Nel caso affrontato dalla sentenza il superamento del periodo di comporto si è verificato per una pluralità di eventi morbosi, verosimilmente tutti riconducibili alla disabilità, come emerge dalla CTU espletata.
Il Giudice ritiene che la disciplina del comporto nel caso di specie sia discriminante, tenuto conto:
- del limitato (laddove confrontato con altre previsioni contrattuali) periodo di comporto previsto dal CCNL di settore applicabile al caso di specie;
- della riconducibilità delle assenze della lavoratrice che hanno determinato il superamento dell'ordinario periodo di comporto alle patologie in relazione alle quali l'invalidità e stata riconosciuta;
- della circostanza per cui la maggior parte delle assenze della lavoratrice (dal 13.10.2015 al 26.3.2016) sono successive all'intervento dei tendini della spalla e giustificate dai tempi richiesti per la riabilitazione e il recupero della spalla medesima e, dunque, pur essendo indubbiamente riconducibili all'invalidità riconosciuta alla ricorrente, si giustificano in relazione all'operazione subita e non, per contro, ad uno stato morboso cronico tale da impedire, per una durata non predeterminabile da parte datoriale, lo svolgimento dell'attività lavorativa.

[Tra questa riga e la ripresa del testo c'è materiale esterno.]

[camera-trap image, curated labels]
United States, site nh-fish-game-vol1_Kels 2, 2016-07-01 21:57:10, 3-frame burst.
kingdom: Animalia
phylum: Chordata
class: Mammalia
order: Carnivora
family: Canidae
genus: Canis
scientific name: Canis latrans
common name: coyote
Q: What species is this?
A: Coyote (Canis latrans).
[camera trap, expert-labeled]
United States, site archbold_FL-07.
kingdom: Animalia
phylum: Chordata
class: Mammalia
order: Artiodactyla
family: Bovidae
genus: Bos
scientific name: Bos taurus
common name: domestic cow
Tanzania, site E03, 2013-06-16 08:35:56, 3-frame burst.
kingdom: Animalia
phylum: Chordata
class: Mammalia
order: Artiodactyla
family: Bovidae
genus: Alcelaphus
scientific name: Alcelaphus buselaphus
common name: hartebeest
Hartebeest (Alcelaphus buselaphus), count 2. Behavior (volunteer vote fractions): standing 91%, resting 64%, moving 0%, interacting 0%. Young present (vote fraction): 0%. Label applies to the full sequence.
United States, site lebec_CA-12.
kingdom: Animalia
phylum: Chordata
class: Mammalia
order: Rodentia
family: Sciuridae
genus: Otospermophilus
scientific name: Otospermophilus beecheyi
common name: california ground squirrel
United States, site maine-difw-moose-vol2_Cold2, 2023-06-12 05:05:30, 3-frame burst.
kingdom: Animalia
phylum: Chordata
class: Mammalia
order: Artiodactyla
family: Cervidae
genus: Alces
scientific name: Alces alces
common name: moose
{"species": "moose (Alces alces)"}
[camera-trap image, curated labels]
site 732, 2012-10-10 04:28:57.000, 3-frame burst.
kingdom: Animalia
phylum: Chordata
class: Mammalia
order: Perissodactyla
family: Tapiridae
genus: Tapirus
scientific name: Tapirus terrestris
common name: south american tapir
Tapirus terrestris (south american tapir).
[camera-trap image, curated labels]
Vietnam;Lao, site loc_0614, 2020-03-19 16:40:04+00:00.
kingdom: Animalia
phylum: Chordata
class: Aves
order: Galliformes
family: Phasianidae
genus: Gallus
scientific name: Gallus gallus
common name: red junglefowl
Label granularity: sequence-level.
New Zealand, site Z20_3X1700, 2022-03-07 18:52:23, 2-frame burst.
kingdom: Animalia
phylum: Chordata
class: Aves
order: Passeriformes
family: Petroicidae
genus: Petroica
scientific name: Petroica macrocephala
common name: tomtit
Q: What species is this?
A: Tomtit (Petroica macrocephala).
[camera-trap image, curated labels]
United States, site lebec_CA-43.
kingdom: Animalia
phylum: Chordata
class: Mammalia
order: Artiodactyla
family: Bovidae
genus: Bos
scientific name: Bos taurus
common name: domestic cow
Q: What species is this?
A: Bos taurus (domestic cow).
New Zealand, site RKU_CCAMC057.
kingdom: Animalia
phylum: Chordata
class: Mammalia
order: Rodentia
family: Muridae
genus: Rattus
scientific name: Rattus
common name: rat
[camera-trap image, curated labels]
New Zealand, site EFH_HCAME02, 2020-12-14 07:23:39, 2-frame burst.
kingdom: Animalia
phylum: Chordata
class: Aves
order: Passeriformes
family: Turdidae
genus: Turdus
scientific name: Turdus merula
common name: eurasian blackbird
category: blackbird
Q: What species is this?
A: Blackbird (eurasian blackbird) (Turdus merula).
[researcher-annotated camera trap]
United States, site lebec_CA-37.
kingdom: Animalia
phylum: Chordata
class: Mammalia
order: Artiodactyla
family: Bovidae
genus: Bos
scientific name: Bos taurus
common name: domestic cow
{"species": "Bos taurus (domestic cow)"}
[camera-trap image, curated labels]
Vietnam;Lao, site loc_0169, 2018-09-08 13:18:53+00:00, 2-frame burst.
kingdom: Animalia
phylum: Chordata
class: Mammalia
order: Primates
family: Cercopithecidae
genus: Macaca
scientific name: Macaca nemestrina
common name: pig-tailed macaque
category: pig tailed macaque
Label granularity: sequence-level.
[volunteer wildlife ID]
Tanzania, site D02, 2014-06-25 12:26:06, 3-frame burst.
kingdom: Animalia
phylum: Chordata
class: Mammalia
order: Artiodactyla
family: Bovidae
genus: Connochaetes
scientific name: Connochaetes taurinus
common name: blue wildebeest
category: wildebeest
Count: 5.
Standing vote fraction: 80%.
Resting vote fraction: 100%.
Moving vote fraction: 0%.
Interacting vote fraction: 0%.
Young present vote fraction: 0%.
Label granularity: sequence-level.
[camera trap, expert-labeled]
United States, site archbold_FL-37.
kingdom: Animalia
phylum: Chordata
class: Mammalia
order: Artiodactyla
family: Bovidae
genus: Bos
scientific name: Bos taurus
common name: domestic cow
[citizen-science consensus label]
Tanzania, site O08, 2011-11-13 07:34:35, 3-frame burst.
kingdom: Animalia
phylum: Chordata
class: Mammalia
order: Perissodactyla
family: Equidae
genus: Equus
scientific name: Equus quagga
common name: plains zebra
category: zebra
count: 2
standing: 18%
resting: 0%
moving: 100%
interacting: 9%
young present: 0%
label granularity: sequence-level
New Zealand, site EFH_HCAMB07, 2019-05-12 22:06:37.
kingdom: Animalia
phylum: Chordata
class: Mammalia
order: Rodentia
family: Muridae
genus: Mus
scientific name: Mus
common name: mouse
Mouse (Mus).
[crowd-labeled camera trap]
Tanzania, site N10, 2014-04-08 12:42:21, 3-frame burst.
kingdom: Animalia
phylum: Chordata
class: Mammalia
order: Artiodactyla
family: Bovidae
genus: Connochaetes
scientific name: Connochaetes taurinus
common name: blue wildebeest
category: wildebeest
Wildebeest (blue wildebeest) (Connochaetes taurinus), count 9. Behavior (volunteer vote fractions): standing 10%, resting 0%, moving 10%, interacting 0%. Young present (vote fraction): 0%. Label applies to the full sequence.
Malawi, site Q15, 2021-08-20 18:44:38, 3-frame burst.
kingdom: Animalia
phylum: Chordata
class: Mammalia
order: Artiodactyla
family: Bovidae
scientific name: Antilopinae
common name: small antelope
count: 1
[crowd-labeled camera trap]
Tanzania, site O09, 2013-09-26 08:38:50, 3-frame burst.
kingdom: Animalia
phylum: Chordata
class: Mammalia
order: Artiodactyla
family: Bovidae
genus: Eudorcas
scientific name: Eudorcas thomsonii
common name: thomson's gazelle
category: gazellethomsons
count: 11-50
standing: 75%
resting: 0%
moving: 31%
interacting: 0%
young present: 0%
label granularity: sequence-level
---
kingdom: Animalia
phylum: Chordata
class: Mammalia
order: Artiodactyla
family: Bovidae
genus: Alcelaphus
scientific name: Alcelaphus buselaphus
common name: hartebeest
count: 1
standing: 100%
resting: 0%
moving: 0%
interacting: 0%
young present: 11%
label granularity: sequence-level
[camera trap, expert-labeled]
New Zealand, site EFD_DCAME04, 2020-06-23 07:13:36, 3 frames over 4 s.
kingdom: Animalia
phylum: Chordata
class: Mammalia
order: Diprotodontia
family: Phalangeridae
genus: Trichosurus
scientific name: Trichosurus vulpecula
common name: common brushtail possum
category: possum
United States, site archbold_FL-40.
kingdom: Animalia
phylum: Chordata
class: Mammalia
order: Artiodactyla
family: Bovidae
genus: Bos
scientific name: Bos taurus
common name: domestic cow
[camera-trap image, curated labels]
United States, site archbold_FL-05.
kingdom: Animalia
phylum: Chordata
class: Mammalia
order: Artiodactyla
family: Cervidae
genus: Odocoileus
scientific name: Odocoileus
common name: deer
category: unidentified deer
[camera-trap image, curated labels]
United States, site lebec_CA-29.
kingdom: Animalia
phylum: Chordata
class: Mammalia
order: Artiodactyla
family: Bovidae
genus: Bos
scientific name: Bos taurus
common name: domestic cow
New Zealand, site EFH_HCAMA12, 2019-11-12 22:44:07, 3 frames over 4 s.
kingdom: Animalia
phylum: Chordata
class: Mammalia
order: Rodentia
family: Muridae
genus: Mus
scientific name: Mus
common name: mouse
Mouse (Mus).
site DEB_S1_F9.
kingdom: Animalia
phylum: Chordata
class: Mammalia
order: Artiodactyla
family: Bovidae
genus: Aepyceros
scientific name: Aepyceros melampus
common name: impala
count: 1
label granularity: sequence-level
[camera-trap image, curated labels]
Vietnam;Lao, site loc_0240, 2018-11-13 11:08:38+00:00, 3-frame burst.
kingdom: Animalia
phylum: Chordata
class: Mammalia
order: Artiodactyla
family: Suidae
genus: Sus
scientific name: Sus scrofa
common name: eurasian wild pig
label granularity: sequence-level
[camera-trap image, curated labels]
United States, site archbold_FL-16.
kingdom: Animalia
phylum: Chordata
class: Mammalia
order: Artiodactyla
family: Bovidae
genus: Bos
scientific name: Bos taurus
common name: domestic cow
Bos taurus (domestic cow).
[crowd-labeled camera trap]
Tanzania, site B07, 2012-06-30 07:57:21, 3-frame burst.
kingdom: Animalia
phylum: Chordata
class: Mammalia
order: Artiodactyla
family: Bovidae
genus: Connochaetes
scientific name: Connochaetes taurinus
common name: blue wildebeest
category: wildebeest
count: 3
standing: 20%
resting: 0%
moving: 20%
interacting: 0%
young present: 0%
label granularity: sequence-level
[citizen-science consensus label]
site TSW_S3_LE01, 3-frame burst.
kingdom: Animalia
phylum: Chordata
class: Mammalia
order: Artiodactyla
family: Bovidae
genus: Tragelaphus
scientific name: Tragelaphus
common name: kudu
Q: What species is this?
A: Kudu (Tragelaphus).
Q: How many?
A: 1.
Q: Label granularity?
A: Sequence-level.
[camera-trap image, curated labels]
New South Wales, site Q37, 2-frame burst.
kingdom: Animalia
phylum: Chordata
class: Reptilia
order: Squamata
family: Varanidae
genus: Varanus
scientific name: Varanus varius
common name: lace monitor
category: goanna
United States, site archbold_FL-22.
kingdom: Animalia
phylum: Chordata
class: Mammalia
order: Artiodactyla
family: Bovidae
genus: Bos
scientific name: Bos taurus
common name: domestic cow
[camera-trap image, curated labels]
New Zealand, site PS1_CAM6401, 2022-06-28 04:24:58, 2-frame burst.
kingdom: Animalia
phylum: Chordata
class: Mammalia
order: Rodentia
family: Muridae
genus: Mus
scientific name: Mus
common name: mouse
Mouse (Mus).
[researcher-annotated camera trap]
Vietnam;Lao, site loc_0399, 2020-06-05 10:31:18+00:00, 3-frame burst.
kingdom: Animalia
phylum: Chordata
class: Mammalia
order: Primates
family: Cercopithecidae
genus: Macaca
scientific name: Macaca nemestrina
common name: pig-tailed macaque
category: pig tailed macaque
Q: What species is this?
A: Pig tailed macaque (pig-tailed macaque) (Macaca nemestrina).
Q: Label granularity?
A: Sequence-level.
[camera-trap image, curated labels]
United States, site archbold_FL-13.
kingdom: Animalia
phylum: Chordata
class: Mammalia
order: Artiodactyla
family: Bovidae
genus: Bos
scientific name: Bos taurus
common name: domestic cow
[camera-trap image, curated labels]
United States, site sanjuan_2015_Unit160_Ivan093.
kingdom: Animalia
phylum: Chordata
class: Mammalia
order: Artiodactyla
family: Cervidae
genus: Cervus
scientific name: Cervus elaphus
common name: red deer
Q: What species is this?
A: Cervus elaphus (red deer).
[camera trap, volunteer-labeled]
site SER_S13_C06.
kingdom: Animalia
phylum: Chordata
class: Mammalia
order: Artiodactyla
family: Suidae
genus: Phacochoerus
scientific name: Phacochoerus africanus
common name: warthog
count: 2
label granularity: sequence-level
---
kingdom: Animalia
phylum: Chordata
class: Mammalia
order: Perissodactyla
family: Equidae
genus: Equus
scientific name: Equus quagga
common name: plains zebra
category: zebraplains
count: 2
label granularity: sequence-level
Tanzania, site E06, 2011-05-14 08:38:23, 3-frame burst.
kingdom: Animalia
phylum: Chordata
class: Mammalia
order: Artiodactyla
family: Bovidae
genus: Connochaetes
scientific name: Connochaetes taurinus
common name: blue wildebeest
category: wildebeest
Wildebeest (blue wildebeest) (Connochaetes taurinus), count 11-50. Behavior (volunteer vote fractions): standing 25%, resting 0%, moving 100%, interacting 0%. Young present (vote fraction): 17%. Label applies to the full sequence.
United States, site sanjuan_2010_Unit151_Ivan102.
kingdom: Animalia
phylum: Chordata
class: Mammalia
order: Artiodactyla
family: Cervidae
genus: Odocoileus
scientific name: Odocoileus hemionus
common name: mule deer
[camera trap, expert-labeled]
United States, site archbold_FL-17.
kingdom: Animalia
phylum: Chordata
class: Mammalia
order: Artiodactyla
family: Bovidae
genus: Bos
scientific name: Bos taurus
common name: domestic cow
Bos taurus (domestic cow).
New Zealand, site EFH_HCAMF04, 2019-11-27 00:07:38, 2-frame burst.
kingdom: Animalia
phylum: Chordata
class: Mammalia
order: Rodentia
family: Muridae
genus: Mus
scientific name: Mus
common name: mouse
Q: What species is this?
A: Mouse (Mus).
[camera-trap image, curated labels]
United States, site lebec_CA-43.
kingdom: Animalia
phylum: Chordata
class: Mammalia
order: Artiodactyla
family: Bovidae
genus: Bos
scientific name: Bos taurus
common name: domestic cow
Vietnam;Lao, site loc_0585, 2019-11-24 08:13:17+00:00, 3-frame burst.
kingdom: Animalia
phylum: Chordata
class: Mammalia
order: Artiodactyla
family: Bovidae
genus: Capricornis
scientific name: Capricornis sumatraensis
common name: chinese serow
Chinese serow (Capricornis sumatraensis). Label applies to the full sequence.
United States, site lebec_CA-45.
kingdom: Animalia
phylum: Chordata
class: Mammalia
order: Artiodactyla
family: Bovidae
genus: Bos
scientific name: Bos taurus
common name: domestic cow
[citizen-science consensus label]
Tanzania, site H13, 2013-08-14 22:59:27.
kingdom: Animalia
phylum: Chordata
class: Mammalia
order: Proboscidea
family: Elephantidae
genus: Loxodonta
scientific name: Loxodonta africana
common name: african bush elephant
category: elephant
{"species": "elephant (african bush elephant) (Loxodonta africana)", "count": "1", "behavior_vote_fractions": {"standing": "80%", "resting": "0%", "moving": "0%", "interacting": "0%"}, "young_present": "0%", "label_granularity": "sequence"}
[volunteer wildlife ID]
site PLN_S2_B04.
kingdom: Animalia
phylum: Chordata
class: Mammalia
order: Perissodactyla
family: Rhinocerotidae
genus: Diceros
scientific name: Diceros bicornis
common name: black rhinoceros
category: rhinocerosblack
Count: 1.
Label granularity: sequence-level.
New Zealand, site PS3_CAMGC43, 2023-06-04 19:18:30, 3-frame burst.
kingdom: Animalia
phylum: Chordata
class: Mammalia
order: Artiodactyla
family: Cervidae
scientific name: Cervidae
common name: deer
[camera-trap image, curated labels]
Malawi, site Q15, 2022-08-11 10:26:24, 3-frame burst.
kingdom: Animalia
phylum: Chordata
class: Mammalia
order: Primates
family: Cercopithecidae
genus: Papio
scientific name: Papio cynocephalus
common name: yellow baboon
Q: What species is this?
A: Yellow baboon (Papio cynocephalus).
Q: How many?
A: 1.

Sotto tale profilo, in particolare, se e vero che l'art. 2110 c.c., nel disciplinare il licenziamento per superamento del comporto, risponde alla finalità di salvaguardare, non solo il diritto del disabile alla conservazione del posto, ma anche il diritto del datore di lavoro di risolvere il contratto quando la malattia si protragga per un tempo così lungo da far venir meno l'interesse al rapporto di lavoro con il lavoratore, è altrettanto vero che, a fronte delle ragioni che, nel caso concreto, hanno giustificato le assenze, l'esclusione dal computo dei periodi malattia legati alla disabilità non si sarebbe risolto in un onere sproporzionato per il datore di lavoro, non trattandosi, all'evidenza, per le ragioni esposte, di un lavoratore non in grado di garantire la prestazione per un periodo sufficientemente continuativo.